Written by: Mark Lavergne
1/11/2011 3:48 PM  RssIcon

The speech of the President Pro Tempore in the Texas Senate on Day One of the Legislative Session is conventionally long on pleasantries and graciousness and short on cold hard policy. Today, it was not conventional.

Sen. Steve Ogden (R-Bryan) arguably set the tone for the coming session by 1) calling for the Legislature to call a national constitutional convention to require the federal government to balance its budget, and 2) laying out a list of things the Legislature must fix, particular in education and health and human services funding, in order to address the budget shortfall.

“One of the things that I think has made our state better and stronger than other states and to a certain extent the federal government is that in our constitution we are required to balance our budget and we also in our constitution generally have asked people for permission before we borrowed their money,” Ogden said. “The federal government has neither of these requirements; it needs to change.

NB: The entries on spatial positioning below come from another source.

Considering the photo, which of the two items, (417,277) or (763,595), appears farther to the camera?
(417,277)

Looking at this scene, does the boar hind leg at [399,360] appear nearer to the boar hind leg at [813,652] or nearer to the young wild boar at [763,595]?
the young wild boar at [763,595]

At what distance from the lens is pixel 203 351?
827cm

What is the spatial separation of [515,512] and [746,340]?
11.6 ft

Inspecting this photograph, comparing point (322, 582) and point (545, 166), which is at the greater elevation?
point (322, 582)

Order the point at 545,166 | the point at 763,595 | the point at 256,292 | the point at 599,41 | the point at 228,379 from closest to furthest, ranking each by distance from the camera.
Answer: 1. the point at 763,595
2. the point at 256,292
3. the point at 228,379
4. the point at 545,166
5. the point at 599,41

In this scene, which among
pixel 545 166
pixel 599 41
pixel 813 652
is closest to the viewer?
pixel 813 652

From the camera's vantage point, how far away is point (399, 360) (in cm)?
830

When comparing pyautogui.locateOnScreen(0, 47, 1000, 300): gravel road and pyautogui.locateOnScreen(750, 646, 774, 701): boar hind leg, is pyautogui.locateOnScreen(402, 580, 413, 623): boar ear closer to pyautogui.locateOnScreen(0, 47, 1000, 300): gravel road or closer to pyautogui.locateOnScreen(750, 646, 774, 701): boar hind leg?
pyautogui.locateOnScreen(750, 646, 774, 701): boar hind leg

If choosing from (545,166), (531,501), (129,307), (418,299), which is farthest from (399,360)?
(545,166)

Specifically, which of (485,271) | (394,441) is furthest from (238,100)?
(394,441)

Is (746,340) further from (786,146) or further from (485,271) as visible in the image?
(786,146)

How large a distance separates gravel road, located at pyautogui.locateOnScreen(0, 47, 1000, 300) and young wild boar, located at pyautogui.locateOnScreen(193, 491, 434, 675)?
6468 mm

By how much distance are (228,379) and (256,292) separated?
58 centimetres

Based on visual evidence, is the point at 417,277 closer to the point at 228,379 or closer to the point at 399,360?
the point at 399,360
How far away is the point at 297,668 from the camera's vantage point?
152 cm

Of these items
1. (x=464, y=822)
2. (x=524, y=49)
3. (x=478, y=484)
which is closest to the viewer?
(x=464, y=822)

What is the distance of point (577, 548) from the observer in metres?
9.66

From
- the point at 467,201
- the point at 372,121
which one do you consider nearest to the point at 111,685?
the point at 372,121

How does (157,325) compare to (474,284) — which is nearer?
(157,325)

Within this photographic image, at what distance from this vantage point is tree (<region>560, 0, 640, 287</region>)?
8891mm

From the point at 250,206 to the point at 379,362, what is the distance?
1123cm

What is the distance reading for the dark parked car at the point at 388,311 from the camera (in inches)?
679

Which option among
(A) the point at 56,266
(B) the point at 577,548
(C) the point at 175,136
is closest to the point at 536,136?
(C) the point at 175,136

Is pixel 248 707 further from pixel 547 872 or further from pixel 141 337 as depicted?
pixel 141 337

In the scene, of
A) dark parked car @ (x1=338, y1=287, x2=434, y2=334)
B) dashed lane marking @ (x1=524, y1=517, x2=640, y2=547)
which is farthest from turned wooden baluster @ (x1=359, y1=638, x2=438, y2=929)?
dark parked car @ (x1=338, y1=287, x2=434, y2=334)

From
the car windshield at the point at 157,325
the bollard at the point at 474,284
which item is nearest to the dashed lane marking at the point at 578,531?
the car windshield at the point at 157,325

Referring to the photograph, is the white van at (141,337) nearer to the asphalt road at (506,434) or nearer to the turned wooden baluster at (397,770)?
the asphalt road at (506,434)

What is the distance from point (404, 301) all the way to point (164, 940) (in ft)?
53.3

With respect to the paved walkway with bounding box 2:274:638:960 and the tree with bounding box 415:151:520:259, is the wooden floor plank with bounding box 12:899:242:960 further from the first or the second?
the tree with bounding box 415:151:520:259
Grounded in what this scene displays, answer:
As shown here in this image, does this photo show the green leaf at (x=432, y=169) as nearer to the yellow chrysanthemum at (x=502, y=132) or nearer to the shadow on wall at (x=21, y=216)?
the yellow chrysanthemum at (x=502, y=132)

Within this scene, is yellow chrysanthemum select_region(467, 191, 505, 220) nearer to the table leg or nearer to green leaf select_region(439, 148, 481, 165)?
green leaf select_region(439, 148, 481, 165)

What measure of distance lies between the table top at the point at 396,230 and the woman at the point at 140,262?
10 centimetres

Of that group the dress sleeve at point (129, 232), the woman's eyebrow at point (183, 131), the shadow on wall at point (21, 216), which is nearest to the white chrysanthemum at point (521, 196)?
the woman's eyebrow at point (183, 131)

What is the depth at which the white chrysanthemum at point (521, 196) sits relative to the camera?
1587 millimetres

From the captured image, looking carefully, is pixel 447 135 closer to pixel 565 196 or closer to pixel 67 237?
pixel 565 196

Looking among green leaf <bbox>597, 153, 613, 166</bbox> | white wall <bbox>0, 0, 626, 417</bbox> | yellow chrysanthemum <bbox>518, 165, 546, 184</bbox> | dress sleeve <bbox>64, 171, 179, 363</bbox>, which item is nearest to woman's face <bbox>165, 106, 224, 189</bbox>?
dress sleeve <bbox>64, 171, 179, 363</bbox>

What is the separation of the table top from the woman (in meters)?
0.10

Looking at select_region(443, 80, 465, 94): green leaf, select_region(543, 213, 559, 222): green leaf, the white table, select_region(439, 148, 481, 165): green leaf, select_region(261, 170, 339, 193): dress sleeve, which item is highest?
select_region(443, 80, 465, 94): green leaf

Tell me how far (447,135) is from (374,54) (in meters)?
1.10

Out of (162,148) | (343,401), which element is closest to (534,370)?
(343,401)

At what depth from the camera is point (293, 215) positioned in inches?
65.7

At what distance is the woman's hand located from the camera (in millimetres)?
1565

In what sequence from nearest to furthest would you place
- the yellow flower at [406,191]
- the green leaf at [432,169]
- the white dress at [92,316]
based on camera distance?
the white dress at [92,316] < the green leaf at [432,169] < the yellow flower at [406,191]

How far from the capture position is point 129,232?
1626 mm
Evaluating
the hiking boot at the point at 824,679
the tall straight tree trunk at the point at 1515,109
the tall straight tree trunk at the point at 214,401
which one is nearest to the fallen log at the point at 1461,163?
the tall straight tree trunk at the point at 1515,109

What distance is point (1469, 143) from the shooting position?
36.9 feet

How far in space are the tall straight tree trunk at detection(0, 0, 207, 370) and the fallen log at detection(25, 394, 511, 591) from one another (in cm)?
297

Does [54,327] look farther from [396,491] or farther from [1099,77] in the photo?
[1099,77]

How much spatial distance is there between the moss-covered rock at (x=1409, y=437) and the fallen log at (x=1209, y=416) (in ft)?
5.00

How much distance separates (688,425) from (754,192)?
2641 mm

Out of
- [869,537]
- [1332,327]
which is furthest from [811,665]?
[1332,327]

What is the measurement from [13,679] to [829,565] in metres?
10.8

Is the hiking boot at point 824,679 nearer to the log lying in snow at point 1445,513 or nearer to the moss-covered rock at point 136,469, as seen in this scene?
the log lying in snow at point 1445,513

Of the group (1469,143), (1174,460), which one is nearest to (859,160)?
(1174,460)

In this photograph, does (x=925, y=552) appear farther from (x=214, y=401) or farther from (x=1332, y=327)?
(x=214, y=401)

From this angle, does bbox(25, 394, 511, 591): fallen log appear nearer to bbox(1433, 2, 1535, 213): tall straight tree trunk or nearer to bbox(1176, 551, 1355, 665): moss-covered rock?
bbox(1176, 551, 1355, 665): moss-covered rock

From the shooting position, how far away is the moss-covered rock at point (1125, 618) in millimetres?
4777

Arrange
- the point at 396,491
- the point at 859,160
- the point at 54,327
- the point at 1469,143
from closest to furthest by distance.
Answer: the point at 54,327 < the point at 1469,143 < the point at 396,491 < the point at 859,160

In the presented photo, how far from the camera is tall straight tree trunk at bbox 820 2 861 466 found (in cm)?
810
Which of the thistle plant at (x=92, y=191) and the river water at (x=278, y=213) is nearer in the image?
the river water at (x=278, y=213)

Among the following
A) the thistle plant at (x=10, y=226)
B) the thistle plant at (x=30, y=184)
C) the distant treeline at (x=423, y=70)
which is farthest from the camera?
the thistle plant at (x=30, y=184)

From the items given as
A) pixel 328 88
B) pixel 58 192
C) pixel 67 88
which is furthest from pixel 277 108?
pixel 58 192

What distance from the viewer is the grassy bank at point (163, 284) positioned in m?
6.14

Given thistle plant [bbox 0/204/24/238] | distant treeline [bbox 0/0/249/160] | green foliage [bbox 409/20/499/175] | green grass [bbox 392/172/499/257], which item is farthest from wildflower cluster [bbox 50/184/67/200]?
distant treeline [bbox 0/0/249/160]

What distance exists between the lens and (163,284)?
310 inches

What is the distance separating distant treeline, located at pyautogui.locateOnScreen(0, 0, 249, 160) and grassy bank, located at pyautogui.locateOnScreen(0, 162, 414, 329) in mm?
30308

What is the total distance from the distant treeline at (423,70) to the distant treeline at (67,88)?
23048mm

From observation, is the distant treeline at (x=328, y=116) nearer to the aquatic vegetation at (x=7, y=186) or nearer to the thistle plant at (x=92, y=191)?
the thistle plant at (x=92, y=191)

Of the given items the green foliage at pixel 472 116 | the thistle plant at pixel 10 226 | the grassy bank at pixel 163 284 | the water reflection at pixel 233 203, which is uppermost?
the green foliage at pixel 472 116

The federal budget deficit is over $14 trillion. Trillions are numbers that are so big it’s hard to imagine. We associate them with space travel. And the reason that we don’t use trillions in space is that it’s too big. We use light years. A light year by the way is $5.6 trillion miles.”

On the state level, Ogden said it would be impossible to balance the state budget without making cuts in Art. II and Art. III, health and human services and education, respectively. He said the biggest problem in education finance was “target revenue” which was designed to hold school districts harmless in the face of the property tax cuts of 2006. Holding those districts harmless costs the state’s school foundation program $5.5 billion.

He observed that the all-funds budget (which includes general revenue, federal dollars etc.) is $177.8 billion, which is actually about $10 billion more than the all-funds budget last session. He said that with $177.8 billion and $9.2 billion in the Rainy Day Fund, “we can get the job done.”

But, he said, the state will have to deal with Medicaid, which “cries out for reform.” He said saving Medicaid was the first job of the Legislature because there won’t be any stimulus money for it this time around. He said that if Medicaid was changed to a managed care program, the state could save $4 billion.

He also said the state would have to find some way to fix the gross margins receipts tax, which he said has underperformed by huge amounts since it was enacted in 2006 to pay for the property tax cuts. While “none of us were elected to raise taxes on anyone,” he said, the Senate will have to fix target revenue and the margins tax if they want property taxes to stay where they are. That would, at least in theory, mean finding a way to get the margins tax to produce more revenue, or replacing it with something else. Sen. Dan Patrick (R-Houston) told reporters that in the past he has pushed for replacing it with something fairer.

Shapiro told reporters following Ogden’s speech that she is on board with fixing target revenue but no specific solutions have been discussed yet. She emphasized that target revenue was designed to be a temporary fix.

Patrick said he spent the entire last session trying to replace the franchise tax system with a better fairer system.